While probably less sophisticated than the equivalent Western kit, much Russian military hardware remains state-of-the-art, is robust, and has the added advantage of being relatively cheap.

The way in which equipment is priced remains different to that in the West. Under the Soviet regime, manufacturing costs were ignored, and the product was priced according to the competition.

Even in the middle of 1994, when the parliament was preparing the state budget for 1995, the internal price of a Sukhoi Su-27 Flanker based on production costs, amounted to 4,700 million roubles ($2.36 million at the then exchange rate), substantially less than the price of the aircraft on the export market.

Pavel Litvarin, the foreign ministry department head for supervising arms sales, explains that "...prices of our weapons always were lower than world prices because our production costs were lower. Now, with the transition of our industry to world prices, the production cost of our weapons is going up."

Litvarin adds, "The Soviet Union used to sell weapons in exchange for political support and influence. Now, we are trying to sell weapons, preferably for hard currency, or on the condition of bringing sufficient profit to the Russian Federation."

Sergei Blagovolin, a member of the presidential council, says: "Those huge sums which the Soviet Union, as we all believe, got from weapons sales are three-quarters a legend.
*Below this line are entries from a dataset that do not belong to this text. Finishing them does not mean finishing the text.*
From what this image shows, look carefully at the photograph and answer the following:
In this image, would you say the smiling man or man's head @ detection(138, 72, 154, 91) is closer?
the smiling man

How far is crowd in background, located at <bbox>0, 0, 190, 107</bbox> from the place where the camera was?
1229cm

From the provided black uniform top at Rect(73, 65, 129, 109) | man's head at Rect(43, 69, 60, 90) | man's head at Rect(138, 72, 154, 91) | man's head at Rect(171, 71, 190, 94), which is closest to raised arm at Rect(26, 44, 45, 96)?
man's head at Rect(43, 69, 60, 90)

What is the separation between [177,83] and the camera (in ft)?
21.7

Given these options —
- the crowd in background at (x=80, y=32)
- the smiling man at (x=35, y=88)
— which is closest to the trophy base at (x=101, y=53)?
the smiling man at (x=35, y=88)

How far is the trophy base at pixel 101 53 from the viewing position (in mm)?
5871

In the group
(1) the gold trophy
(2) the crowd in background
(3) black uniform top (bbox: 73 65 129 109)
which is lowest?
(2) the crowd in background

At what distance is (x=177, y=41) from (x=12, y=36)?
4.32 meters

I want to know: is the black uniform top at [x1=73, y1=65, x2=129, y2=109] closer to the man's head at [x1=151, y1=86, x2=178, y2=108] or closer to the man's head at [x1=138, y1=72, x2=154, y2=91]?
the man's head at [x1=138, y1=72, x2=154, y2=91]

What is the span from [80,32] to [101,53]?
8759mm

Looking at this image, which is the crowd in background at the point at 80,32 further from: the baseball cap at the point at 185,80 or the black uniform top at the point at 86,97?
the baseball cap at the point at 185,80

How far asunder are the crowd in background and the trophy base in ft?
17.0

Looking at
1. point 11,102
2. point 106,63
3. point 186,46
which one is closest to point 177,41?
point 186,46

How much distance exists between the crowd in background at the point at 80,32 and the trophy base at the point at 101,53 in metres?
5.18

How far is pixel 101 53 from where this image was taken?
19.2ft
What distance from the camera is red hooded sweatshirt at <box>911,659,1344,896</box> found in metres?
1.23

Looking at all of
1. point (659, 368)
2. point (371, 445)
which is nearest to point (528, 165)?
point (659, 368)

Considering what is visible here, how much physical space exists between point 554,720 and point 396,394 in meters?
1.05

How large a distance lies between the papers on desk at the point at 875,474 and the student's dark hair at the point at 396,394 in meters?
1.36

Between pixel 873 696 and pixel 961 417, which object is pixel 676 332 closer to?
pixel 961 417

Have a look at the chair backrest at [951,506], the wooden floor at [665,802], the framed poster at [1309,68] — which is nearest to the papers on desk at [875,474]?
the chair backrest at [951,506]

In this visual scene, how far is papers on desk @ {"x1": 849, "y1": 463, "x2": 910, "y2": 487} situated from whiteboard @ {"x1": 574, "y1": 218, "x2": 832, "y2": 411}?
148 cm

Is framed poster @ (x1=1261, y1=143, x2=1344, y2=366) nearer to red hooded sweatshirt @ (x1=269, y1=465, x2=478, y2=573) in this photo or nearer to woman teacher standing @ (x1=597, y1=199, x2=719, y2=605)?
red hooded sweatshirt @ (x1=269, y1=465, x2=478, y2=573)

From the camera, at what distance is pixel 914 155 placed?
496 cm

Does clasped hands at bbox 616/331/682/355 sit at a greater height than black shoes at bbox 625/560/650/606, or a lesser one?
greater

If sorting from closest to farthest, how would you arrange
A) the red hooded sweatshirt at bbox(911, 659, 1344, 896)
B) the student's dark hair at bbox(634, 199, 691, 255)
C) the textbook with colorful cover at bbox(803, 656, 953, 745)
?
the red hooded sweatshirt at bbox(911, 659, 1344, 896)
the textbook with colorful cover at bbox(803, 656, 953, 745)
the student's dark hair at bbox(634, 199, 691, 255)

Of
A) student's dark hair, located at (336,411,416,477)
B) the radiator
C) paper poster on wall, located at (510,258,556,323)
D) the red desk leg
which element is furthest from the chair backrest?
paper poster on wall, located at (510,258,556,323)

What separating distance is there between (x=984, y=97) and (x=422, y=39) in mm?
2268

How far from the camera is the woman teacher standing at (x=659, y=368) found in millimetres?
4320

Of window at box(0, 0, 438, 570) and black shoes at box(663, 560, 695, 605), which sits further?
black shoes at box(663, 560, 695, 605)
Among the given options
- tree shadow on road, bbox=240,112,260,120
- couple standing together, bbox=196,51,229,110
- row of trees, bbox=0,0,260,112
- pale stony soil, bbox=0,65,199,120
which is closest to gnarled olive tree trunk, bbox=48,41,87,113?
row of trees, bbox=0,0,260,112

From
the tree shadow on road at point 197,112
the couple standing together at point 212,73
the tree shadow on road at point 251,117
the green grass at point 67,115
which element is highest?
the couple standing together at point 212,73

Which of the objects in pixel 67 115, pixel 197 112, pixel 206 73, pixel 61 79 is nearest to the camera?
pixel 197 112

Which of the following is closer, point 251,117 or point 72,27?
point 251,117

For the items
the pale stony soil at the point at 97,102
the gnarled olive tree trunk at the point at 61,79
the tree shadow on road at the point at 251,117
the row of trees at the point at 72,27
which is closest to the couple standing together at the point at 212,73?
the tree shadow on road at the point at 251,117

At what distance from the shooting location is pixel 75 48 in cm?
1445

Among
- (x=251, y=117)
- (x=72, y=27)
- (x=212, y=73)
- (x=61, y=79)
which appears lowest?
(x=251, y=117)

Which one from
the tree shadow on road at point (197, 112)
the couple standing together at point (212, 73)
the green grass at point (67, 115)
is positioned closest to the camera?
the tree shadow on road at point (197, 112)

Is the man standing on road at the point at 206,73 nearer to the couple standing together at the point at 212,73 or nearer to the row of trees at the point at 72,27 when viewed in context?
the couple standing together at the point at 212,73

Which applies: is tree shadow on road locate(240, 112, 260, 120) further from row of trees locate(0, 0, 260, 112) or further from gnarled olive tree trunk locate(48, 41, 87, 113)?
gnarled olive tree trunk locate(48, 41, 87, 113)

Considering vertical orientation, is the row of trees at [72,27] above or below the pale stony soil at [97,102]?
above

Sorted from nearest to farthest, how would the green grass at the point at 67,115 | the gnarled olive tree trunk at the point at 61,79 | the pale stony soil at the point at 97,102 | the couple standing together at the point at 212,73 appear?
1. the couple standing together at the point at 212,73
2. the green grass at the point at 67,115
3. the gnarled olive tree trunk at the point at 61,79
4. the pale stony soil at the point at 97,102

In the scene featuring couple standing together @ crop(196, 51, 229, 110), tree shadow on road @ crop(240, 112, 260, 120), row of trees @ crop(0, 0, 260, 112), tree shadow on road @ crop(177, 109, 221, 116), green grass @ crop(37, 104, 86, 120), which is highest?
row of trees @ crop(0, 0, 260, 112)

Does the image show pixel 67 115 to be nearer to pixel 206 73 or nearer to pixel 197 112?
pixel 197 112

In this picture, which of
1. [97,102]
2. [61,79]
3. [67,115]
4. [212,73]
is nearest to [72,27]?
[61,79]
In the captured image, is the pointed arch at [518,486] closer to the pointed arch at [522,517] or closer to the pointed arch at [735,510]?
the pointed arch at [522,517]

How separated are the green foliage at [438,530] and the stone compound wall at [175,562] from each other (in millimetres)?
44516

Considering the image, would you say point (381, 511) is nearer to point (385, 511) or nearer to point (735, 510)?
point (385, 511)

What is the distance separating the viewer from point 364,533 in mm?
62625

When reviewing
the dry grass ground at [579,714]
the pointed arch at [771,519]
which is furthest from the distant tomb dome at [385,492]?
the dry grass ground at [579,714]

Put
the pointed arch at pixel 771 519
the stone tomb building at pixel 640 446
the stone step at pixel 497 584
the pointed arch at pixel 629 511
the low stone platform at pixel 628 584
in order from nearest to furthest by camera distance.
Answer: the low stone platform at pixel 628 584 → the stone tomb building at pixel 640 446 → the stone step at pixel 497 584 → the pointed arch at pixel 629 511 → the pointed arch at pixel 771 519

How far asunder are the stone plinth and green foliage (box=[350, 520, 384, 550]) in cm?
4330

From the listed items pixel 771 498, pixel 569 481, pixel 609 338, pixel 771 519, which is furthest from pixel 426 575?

About that share of the equipment's value was given away without charging a kopeck."

The combined debts of Iraq, Iran, Libya and Syria to Russia are estimated to be around $25 billion. "We will definitely not get this money if we discontinue our military technical co-operation with African and Asian countries which are our debtors," says Blagovolin. He adds that continued co-operation is the only way that any money will be recovered.

Industry officials exhibit much less patience. Alexander Dorofeyev, head of the directorate of military-technical co-operation in the SCDBI, says that Russia's economy today "...demands that we should get hard currency for weapons deliveries, and not by extended payment through loans, but in the year of delivery".

Dorofeyev also makes it clear that, with few exceptions, Russia is willing to sell any of the military equipment it now has in development.

MARKED CONTRAST

This approach is in marked contrast to the old regime. In the late 1980s, Mikoyan refused to fit Iraqi MiG-29s with air-refueling probes because the Russian air force did not have such a requirement. By comparison, MiG-MAPO is embarking on a four-stage upgrade programme for its MiG-29SM for Malaysia.

The first stage, implemented before delivery of the aircraft, was to convert the instrumentation to imperial, rather than metric, displays. The second stage, now under way, was to fit Western avionics, including an instrument-landing system, TACAN and VOR/DME navigation aids, and a Cossor identification friend-or-foe system. The third phase will be the installation of an air-refueling probe, while the fourth phase, scheduled for 1997, will provide weapon-system enhancements. This will include a radar upgrade to allow two-target engagement with the Vympel R-77 (AA-12 Adder) air-to-air missile.

Blagovolin says that not everybody likes Russia's more realistic approach to arms sales. "Some people say it smells bad, the money smells with blood. It seems to me that in politics the worst thing is not to see the reality: it smells with stupidity. That is even worse, so it is necessary to trade," he adds.